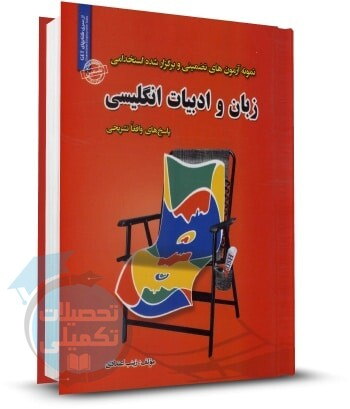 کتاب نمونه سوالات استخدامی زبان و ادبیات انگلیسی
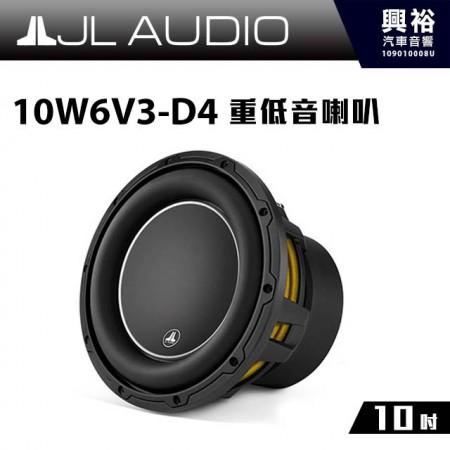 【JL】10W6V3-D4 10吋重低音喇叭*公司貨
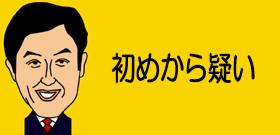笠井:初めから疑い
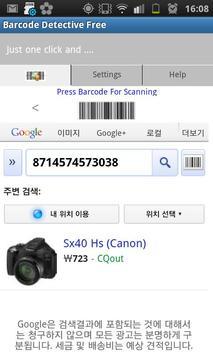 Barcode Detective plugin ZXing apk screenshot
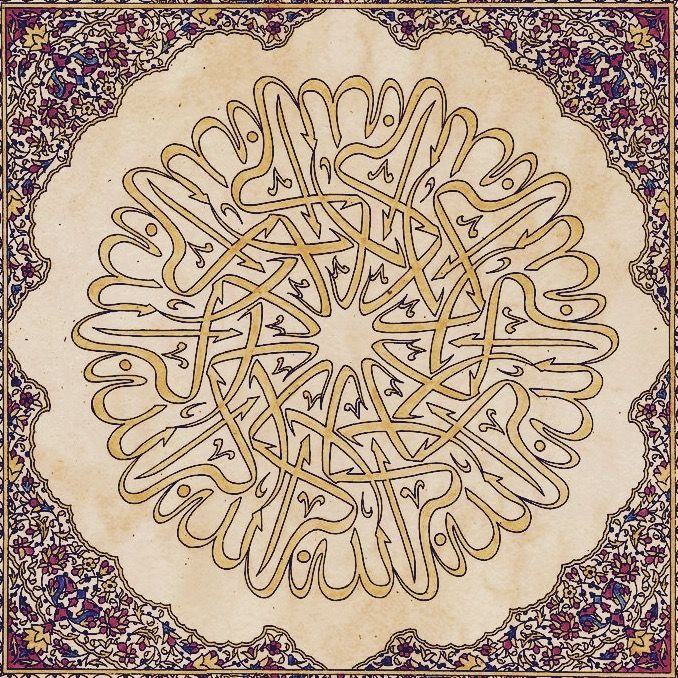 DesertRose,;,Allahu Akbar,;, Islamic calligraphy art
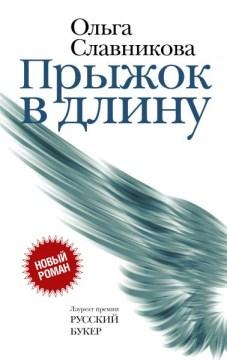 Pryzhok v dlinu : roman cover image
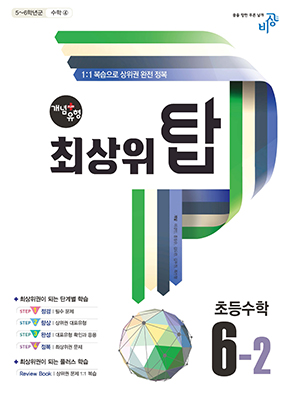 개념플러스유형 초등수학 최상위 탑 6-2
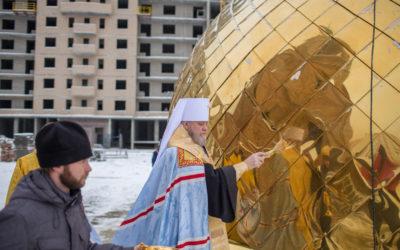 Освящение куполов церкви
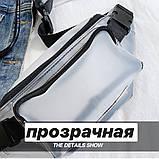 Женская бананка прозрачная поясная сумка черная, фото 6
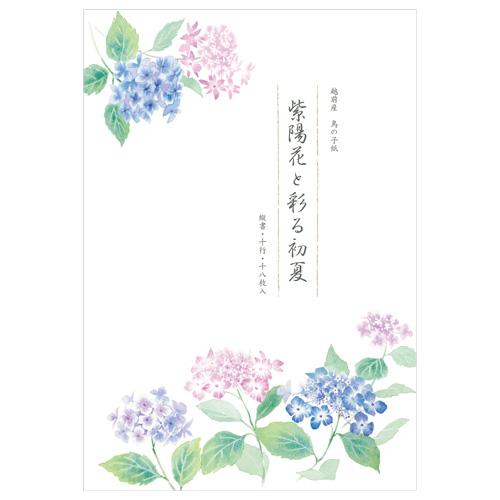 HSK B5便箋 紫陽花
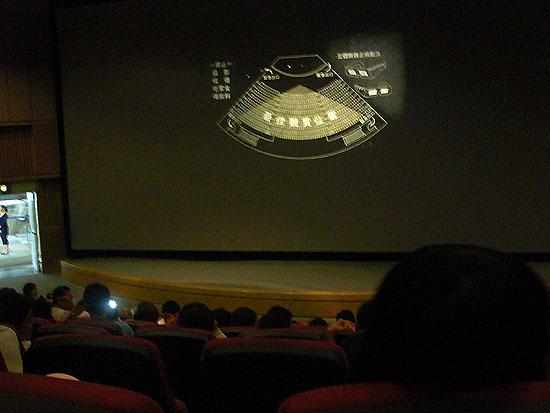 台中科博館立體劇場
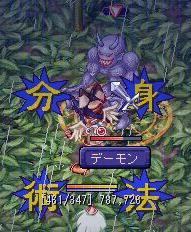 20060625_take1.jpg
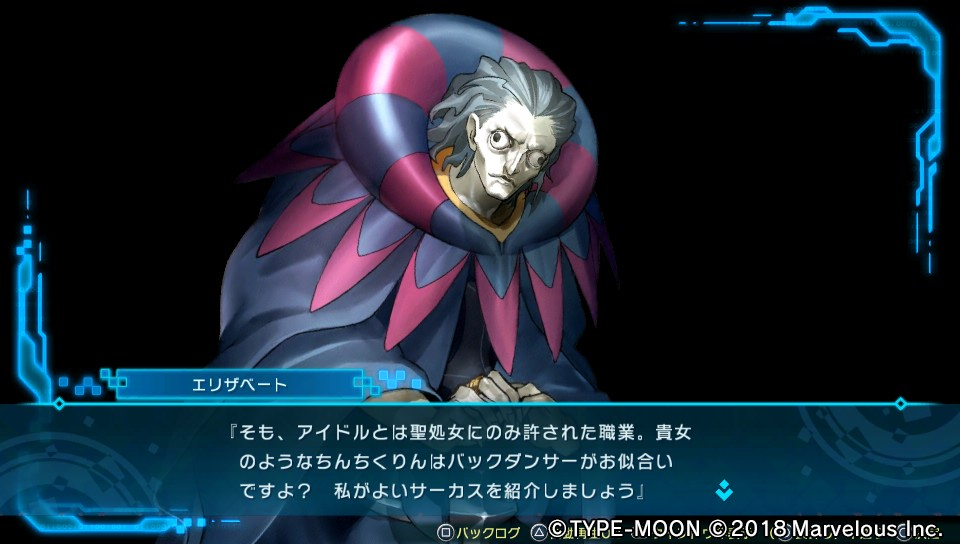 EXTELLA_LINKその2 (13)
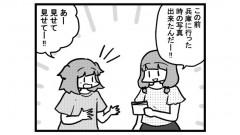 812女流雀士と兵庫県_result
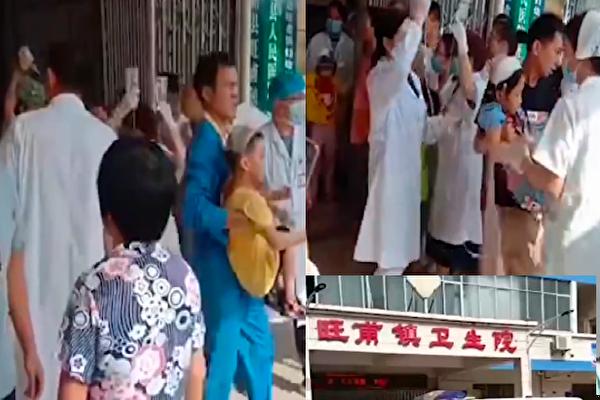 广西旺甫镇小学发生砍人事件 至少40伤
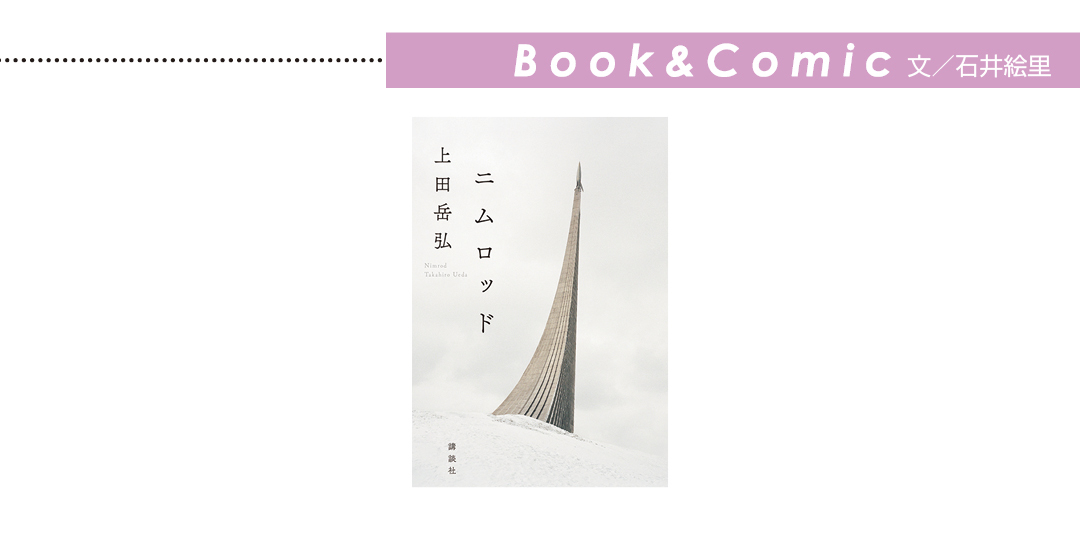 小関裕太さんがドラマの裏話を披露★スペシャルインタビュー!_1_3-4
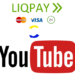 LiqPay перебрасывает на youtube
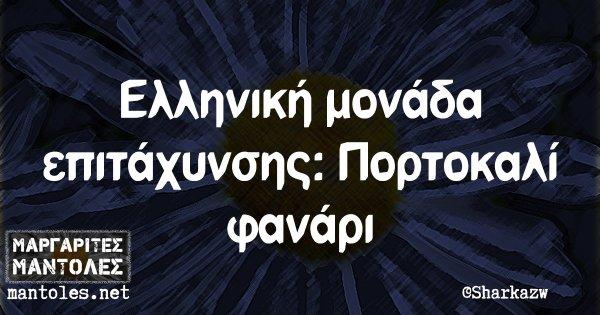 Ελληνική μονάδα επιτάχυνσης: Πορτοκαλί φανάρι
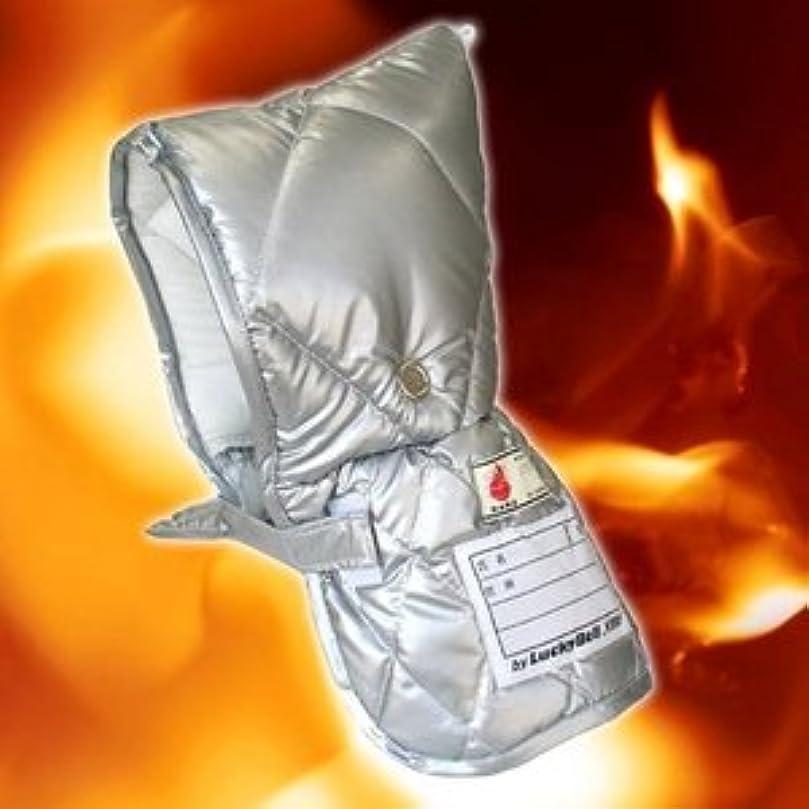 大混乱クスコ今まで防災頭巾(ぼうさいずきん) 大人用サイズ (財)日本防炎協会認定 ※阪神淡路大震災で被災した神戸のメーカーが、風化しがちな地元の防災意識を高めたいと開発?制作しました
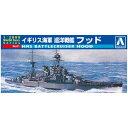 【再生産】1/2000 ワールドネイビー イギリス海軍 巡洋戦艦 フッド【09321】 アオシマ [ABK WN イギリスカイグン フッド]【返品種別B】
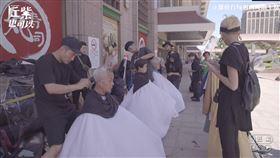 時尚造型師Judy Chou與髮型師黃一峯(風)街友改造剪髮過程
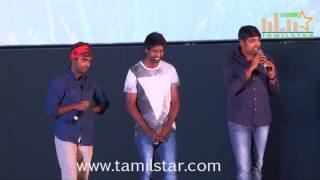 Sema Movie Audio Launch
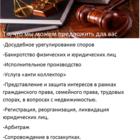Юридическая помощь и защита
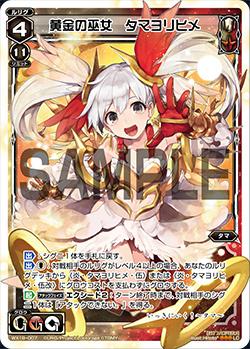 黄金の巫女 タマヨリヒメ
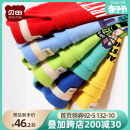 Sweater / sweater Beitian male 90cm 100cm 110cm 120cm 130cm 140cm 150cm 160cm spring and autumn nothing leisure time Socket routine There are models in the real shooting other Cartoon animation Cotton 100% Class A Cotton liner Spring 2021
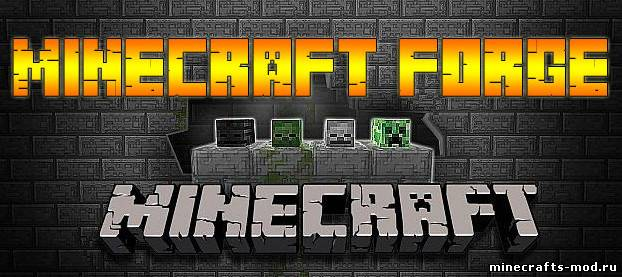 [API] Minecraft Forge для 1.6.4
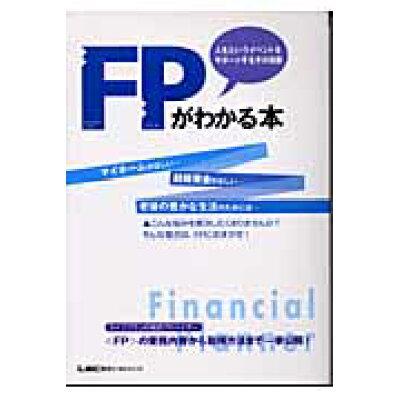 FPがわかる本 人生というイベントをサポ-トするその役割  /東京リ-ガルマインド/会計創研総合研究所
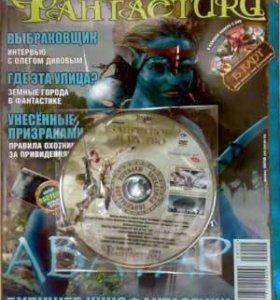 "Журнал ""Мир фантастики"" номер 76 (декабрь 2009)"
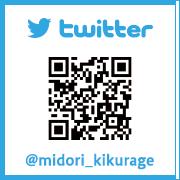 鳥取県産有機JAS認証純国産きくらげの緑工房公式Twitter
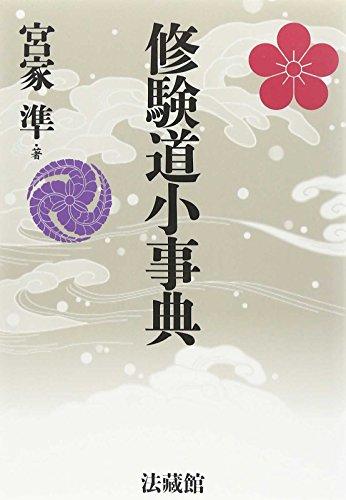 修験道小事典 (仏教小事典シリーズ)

:::::

Only the lines of the listing above from the one with "HSK B5便箋 紫陽花" through the one with "Ελληνική μονάδα επιτάχυνσης: Πορτοκαλί" should be output, exactly, with both ends kept and pictures left out.

• [YOUR SOLUTION]
 HSK B5便箋 紫陽花
 台中科博館立體劇場
 20060625_take1.jpg
 EXTELLA_LINKその2 (13)
 812女流雀士と兵庫県_result
 广西旺甫镇小学发生砍人事件 至少40伤
 小関裕太さんがドラマの裏話を披露★スペシャルインタビュー!_1_3-4
 LiqPay перебрасывает на youtube
 Ελληνική μονάδα επιτάχυνσης: Πορτοκαλί φανάρι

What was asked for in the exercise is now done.